Depois disso, somente no ano de 1.948, ao final dessa Grande Guerra, o Estado de Israel, como nação, começou a existir novamente, mas sem a sua capital, Jerusalém, que se tornou zona internacional e, bem por isso, sem o local onde estava construído o Templo, continuando assim sem os holocaustos oferecidos a Yahweh e, por extensão, sem o sacerdócio.
Na segunda parte do seu discurso escatológico Jesus conta a parábola da figueira. “Aprendam, pois, da figueira esta parábola: quando seus ramos ficam verdes e as folhas começam a brotar, vocês sabem que o verão está perto”. (Mt 13,28). O verão é o prenúncio de uma nova vida. A vida nova anunciada por Jesus é a aceitação de sua mensagem pelos outros povos, os gentios e pagãos, já que os judeus, o povo escolhido por Deus no Antigo Testamento, a rejeitou.

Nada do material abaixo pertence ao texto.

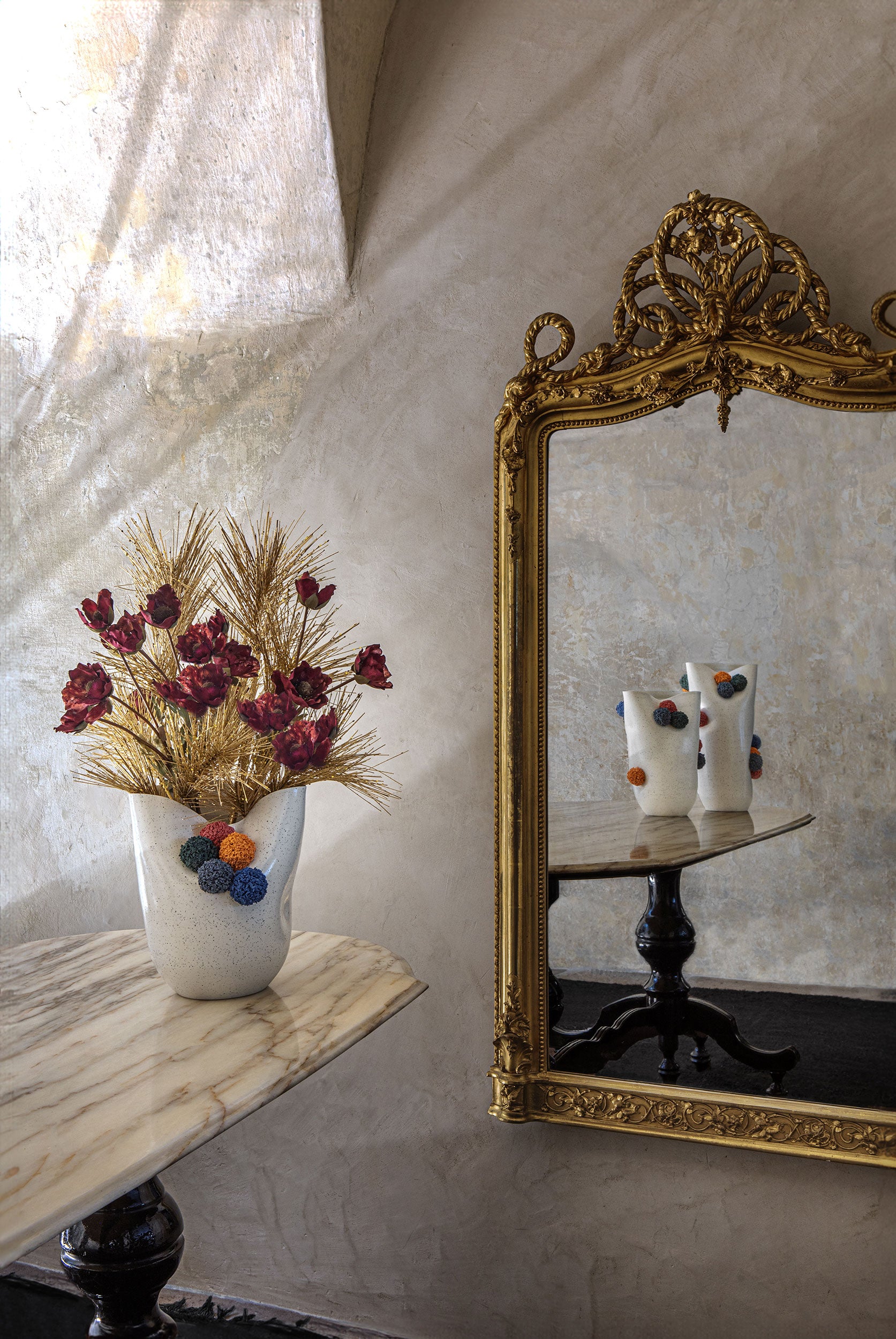 Vaso S, Pompompon - Ceramica, 25 x 19 x 28 cm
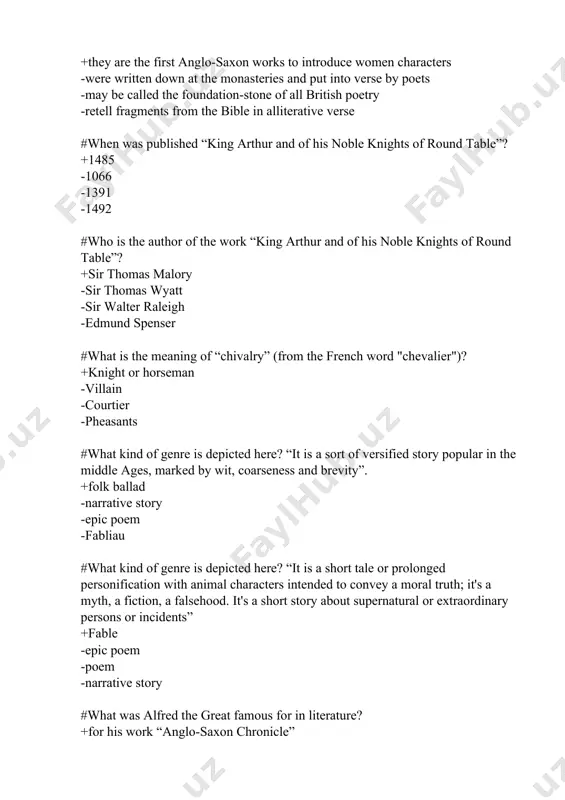 into … parts +3 -4 -5 -2 #what is called the first part of renaissance? +the rise of the renaissance under the early tudor monarchs (1500-1558) -the birth of the renaissance under the late tudor monarchs (1508-1558) -the decline of the renaissance under the stuart monarchs (1603-1649). -the height of the renaissance under elizabeth i (1558-1603) #which invention made possible the rapid spread of knowledge during the 15th century? +printing press -paper -ink -newspapers #who set up the first printing press in london in 1476 during the wars of the roses? +william caxton -francis petrarch -r. sheridan -daniel defoe #what age is the called as the “age of poetry” and “golden age of english drama”? +the elizabethan age -old english age -restoration age -victorian age #who was the founder of england’s first playhouse, called the theatre, in a suburb of london? +james burbage -francis bacon -christopher marlowe -queen elizabeth #the …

A fecundidade da mensagem de Jesus continuará existindo, mas não mais naquele povo cujas instituições não cumpriram a sua missão e estão destinadas a desaparecer: o Reino de Deus se transferirá para outros povos. O povo judeu não aceitou Jesus como Filho de Deus e, mais tarde, Paulo se vê obrigado a anunciar para os outros povos o que foi rejeitado pelos judeus: Era preciso anunciar a palavra de Deus, em primeiro lugar para vocês, que são judeus. Porém, como vocês a rejeitam, e não se julgam dignos da vida eterna, saibam que nós vamos dedicar-nos aos pagãos. Porque esta é a ordem que o Senhor nos deu: ‘Eu coloquei você como luz para as nações, para que leve a salvação até aos extremos da terra’”.   (At 13,46-47) e “Então o Senhor me disse: Vá! É para longe, é para os pagãos que eu vou enviar você”. (At 22,21).
A parábola da figueira é tomada da agricultura, que o povo judeu conhecia bem. O seguidor de Jesus é quem se torna aprendiz da figueira, antecipando os tempos com a vigilância.
O discípulo de Jesus é, pois, quem vigia e está pronto a qualquer momento.
A segunda parábola é do homem que partiu para o estrangeiro e deixou sua casa aos cuidados dos empregados. A imagem da casa nos faz, portanto, pensar no mundo inteiro como uma casa que Jesus (o dono da casa que foi para o estrangeiro) deixou aos nossos cuidados: “ele deixou a casa, distribuiu a tarefa a cada um dos empregados, e mandou o porteiro ficar vigiando”. (Mc 13,34). Nesta imensa casa, que é o mundo e que tem um dono que viajou e está prestes a voltar, há muitas funções, cada um tem a sua, mas todas elas voltadas para a vida e o funcionamento perfeito da casa em que todos vivem. Apesar das diferentes funções de comando (porteiro) ou não (empregados), todos têm em comum a vigilância: “Vigiem, portanto, porque vocês não sabem quando o dono da casa vai voltar; pode ser à tarde, à meia noite, de madrugada ou pelo amanhecer. Se ele vier de repente, não deve encontrá-los dormindo. O que eu digo a vocês, digo a todos: Fiquem vigiando”. (Mt 13,35-37).